Do you duck into deep blue safety? (All CR)
Wayne practically lives up on Deck Six, where he can get a decent amount of sun, soak in the hot tubs, or go and hide out down in the bottom of the pool when it doesn't seem as if anyone would notice or worry about him with everything else that's been happening in the aftermath. He keeps to where he can have an eye out on others coming and going when he's not down underwater. Which he is fairly often, likely to the chagrin of a few that know that he does this sometimes, regardless of whether or not they know he doesn't actually need to breathe. Nowadays at least he's got a relatively simple lifeline: A water-tight bag for his phone.
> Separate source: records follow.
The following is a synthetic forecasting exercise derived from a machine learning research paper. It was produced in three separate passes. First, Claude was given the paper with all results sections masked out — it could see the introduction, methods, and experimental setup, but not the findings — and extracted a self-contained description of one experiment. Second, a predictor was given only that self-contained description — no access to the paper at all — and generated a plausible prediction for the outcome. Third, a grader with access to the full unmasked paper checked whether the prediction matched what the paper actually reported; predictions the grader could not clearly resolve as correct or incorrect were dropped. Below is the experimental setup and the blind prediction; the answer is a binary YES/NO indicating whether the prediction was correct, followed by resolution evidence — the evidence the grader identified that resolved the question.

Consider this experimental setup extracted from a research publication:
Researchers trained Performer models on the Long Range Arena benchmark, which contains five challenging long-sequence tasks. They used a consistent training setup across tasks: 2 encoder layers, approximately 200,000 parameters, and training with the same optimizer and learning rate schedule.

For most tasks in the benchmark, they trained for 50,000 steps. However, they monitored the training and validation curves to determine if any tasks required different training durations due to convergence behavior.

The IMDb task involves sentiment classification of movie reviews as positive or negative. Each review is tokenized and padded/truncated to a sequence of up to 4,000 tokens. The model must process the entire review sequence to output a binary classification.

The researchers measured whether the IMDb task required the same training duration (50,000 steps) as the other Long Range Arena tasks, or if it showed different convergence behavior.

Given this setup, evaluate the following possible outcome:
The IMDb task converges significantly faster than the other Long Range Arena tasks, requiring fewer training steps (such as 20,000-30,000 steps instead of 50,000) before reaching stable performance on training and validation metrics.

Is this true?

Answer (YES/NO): YES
It's not a perfect or permanent solution, but it's better than not having it at all. It means if someone wants to get ahold of him when he's down there, they can.

Someone may also simply spot him down there as they walk by, or do laps. His yellow kind of sticks out against the blue of the pool bottom.

Do you know what it is? (Close CR)
Wayne spends more time away from the rest of the ship now than he had in the months since his arrival. Call it depression, call it self-isolation, either way, the result is the same. He doesn't leave Cabin 144 for days at a time. At least he's clean, if a little bit cluttered, his bed remaining unmade most of the time and his cat figures still sitting on every available surface. There are even a couple of new ones, by now enough that he thinks perhaps he should label them.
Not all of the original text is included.